The next instant, she sucked it back in again. Right before her eyes, the fronds above Mac’s head began to dance wildly. A heartbeat later, she heard the deadly splat, splat, splat of bullets tearing through the leaves.
He was taking fire!
Twisting in her seat, Cari shouted a terse order. “Dr. White! Reverend! Get the children down flat on the deck! Now!”
She waited only long enough to see Mac and the kid come diving through the rear opening. Slewing back around, she hit the switch to close the hatch, wrapped her fist around the throttles and thrust the engines to full forward.
Pegasus sailed off the bank. His belly hit the river’s surface with a smack that would have rattled Cari’s teeth if she hadn’t already clenched them tight. Her jaw locked, she aimed her craft for the dark, rushing channel in the middle of the river.
She expected to hear bullets pinging off the canopy at any second. The bubble was made of some new composite that was supposed to be able to withstand a direct hit from a mortar, but she wasn’t particularly anxious to test the shield’s survivability.
She made it to midstream without any bullets cracking against the canopy. As soon as the depth finder registered enough clearance, she took Pegasus under.
The water closed around them. The view ahead became one of swirling currents, darting fish and dark, fuzzy shapes. As she had during the torturous journey upriver, Cari kept her gaze locked on the sonar screen. All she needed to do now was ram a jagged stump or slimy green bolder.
She didn’t relax her vigil until Mac slid into the seat beside her and assumed duties as navigator. Blowing out a ragged breath, Cari slanted him glance.
“Is the kid okay?”
“Yeah. He’s a tough little runt.” A rueful smile flitted across Mac’s face. “He’s the one who put this crease in my forehead.”
“How’d he do that?”
“He beaned me with a rock.”
Despite the tension still stringing her as tight as an anchor cable, Cari had to laugh. “That’s going to make a great story at the bar when we get back to base. So what happened? How did you lose him?”
“My guess is he fell back and couldn’t call out to us to wait for him.”
“Couldn’t?”
Mac’s smile faded. “When I first collared the kid, I tried to get him to tell me his name and where he’d sprung from. He got stubborn and clammed up. Or so I thought. It wasn’t until Doc White was stitching me up that I found out he can’t talk. He was born without a larynx.”
“Oh, no!”
“The most he can manage is an occasional grunt.”
Cari slumped back against her seat. Her stab of pity for the little boy battled with practical reality.
“You know the crap is going to hit the fan big-time if we take these kids out of Caribe without authorization from their government.”
“Maybe.”
“There’s no maybe about it. Remember the international furor over the Cuban kid, Elian Gonzales?”
“There’s a difference here. Elian Gonzales had a father who wanted him back.
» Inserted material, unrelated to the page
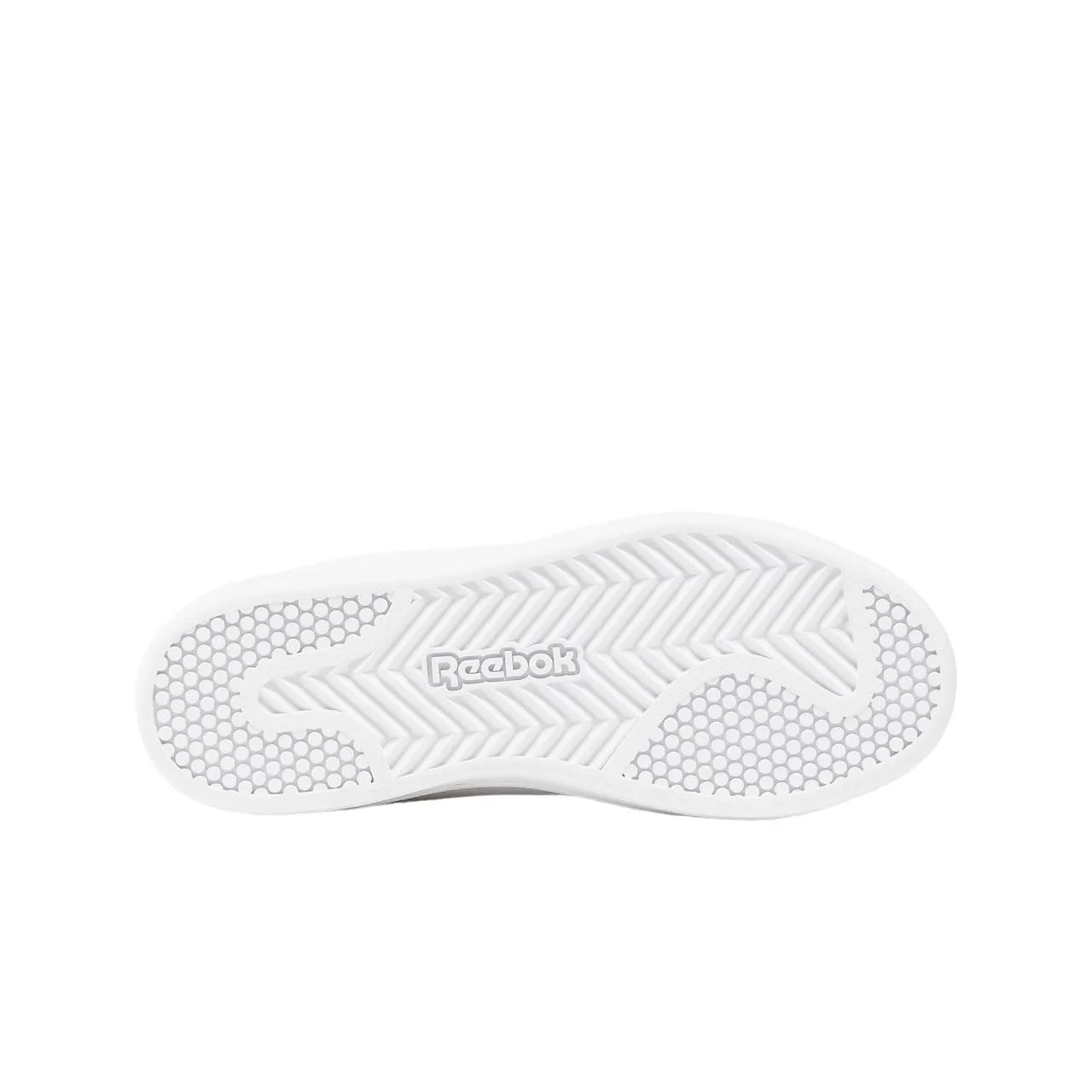 Кросівки Reebok Royal Complete Clean 2.0, фото №4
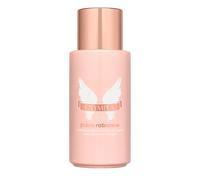 Rabanne - Olympéa Olympéa - Crema corpo idratante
These kids are orphans. Throwaways, as Janice White described them, probably because of their disabilities. If their government had bothered with them at all, they would have been shuffled into some institution or foster home.”
A muscle ticked in the side of his jaw. For a moment his expression was remote, closed, unreadable. Then he tore his gaze away from the screen. The hard edges to his face softened and he gave Cari a quick, slashing grin.
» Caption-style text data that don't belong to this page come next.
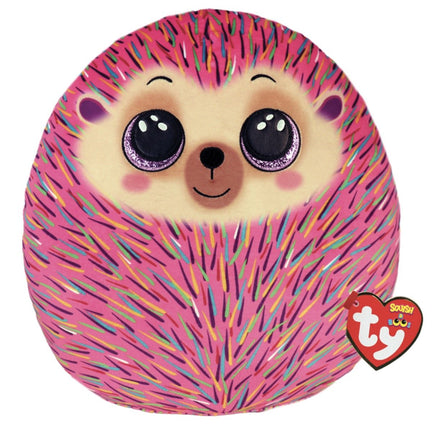 Hildee Squish A Boo sm - ToyTime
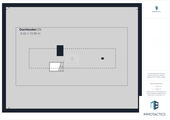 Grundriss DG - 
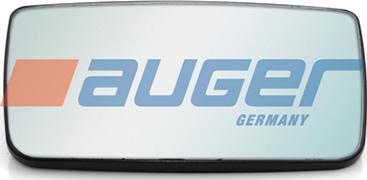 Auger 74020 - Дзеркальне скло, зовнішнє дзеркало avtolavka.club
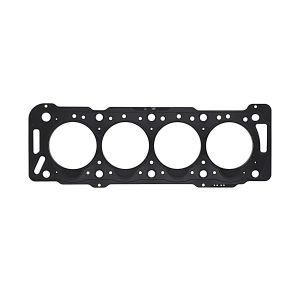 Garnitura chiulasa KAMOKA 8701087 – OPEL | AutoRival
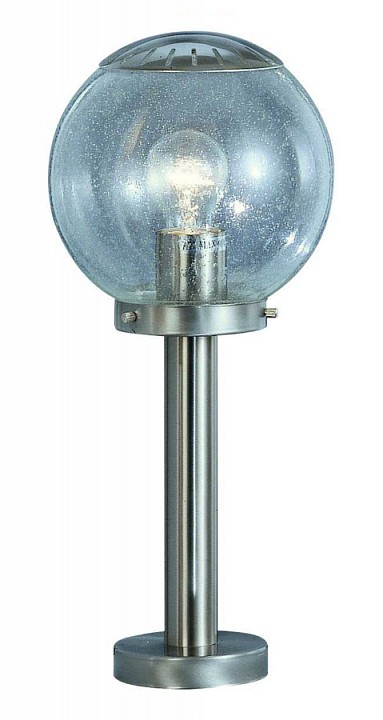 Наземный низкий светильник Globo Bowle II 3181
“I say we take them out with us.”
She fell a little in love with him at that moment. Here he was, the all-or-nothing, you’re-in-or-you’re out, gung ho marine, putting his military career on the line for a boatload of kids.
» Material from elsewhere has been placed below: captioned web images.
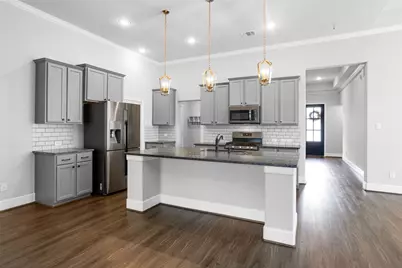 9955 Preserve Way, Conroe, TX 77385 - Photo 15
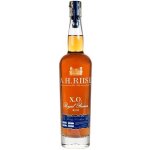A.H.Riise X.O. Royal Reserve Kong Haakon 42% 0,7 l (karton) – Zboží Dáma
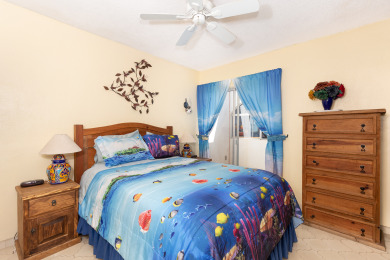  Ad# 22999 lake house for rent on LakeHouseVacations.com, lakehouse, lake home rental, lakehome for rent, vacation, holiday, lodging, lake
Only belatedly did she remember she’d be putting her career on the line, too.
Oh, well. If she’d learned nothing else during her years of service, she’d discovered it was a whole lot easier to ask for forgiveness after the fact than obtain permission beforehand.
“Seeing as they’re already on board,” she replied with an answering grin, “I say we take them with us, too. But I’ll let you advise Captain Westfall of our additional passengers,” she tacked on hastily.